男を前提としているが
チア・シード
詩編128:1-6
幸いな者。それは、詩編第1編の冒頭にありました。詩編全体を象徴するかのように掲げられた宣言でした。ここへきて、初心に返れとでも言うように、「幸いな者」がまた歌われます。主を畏れ、主の道を歩む者のことだそうです。定義としては、これだけ。ほかに余計な説明は要りません。神に対して生きること、人間に必要なことはそれだけです。
そこにこそ、幸いというものがあるというのですが、ここへきて、男中心であることを殊更に持ち出しても、仕方ないのでしょうか。幸せが、男家長の特権であるかのような書き方が当然のものとして前提されています。やはり、それでよかったのかどうか、問いが投げかけられて然るべきではないかと思うのです。
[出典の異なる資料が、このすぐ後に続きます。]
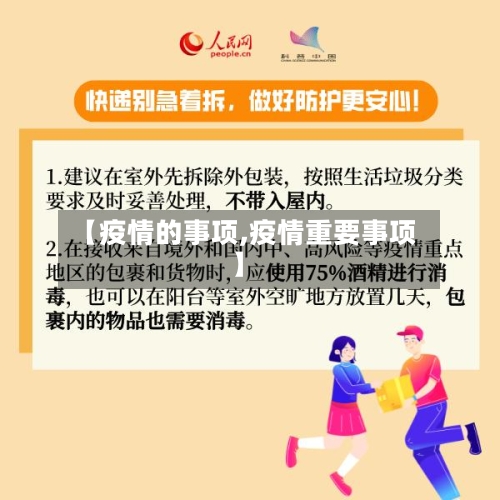 【疫情的事项,疫情重要事项】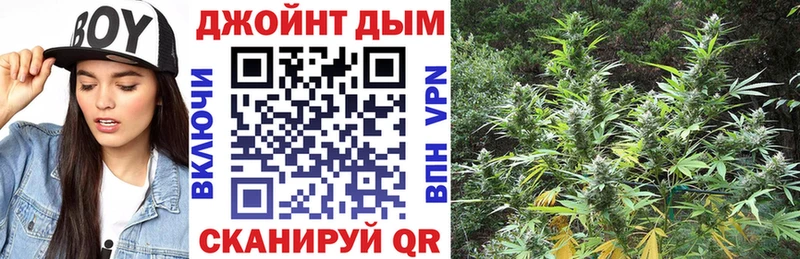 хочу   Семикаракорск  mega ТОР  Конопля SATIVA & INDICA 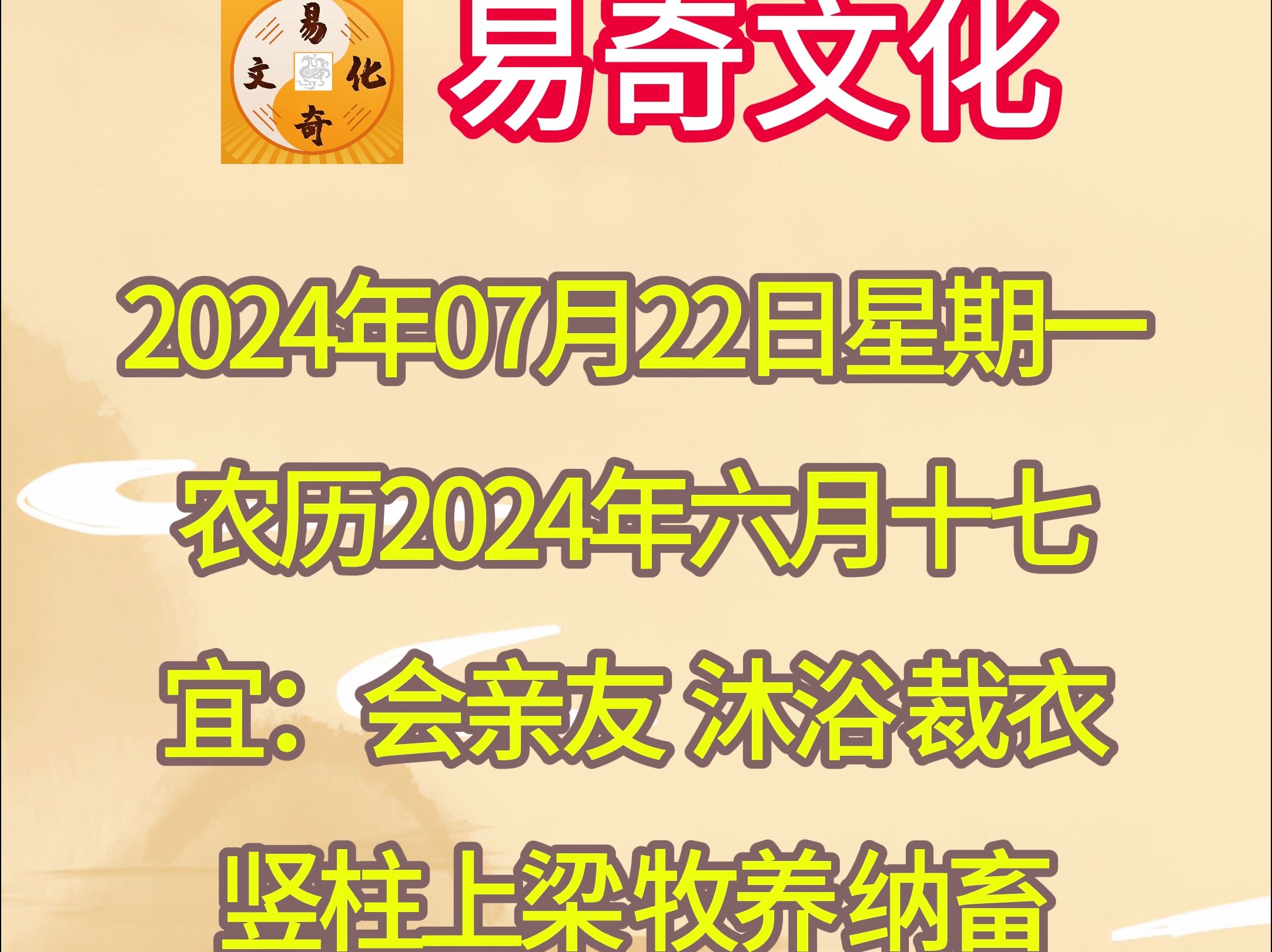 2024年7月22日每日吉凶宜忌 #易奇文化哔哩哔哩bilibili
あなたは幸いだ、あなたには恵みがある、その祝福は、一家の長たる男のものだ、と言っているだけなのです。そうとしか聞こえないのです。もちろん、その男が幸いであれば妻も幸せであるかもしれません。子どもたちも幸せかもしれません。いろいろな家族がありますから、それがすべてとは限りませんが、その蓋然性が高いとすることは可能でしょう。
けれども、すべてが男の目からの風景であってよいのかどうか、やはり問い直すべきだと思います。主を畏れる男がこのように祝福される、という詩は、男のためのものでしかないのです。主があなたを祝福してくださるように、という祈りのような言葉も、すっかり男だけへ向けてのメッセージとなってしまいます。
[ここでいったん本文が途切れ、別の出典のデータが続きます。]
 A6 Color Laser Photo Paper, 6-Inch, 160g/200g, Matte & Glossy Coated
今や、これは男たちのみへのメッセージではなくなりました。こうした家族をもたない、あるいはもてない男もいます。万人に向けての福音というのは難しいものでしょうが、ただ命ある限りエルサレムの繁栄を見ることができる、と信じていられたらよい、などと考えています。それぞれの人が、自分へ向けての言葉だと受け止められますように。
子や孫についての言及もありますが、自分の腰から生まれる子孫でなくても、次の世代、あらゆる世界の子どもたちの姿を見つめる眼差しを含むものとして、大切にしたいものです。イスラエルの上にあれかし、と願う平和がどんな平和であるのか、これも気になります。そこには私たちも間違いなく参与しているはずだからです。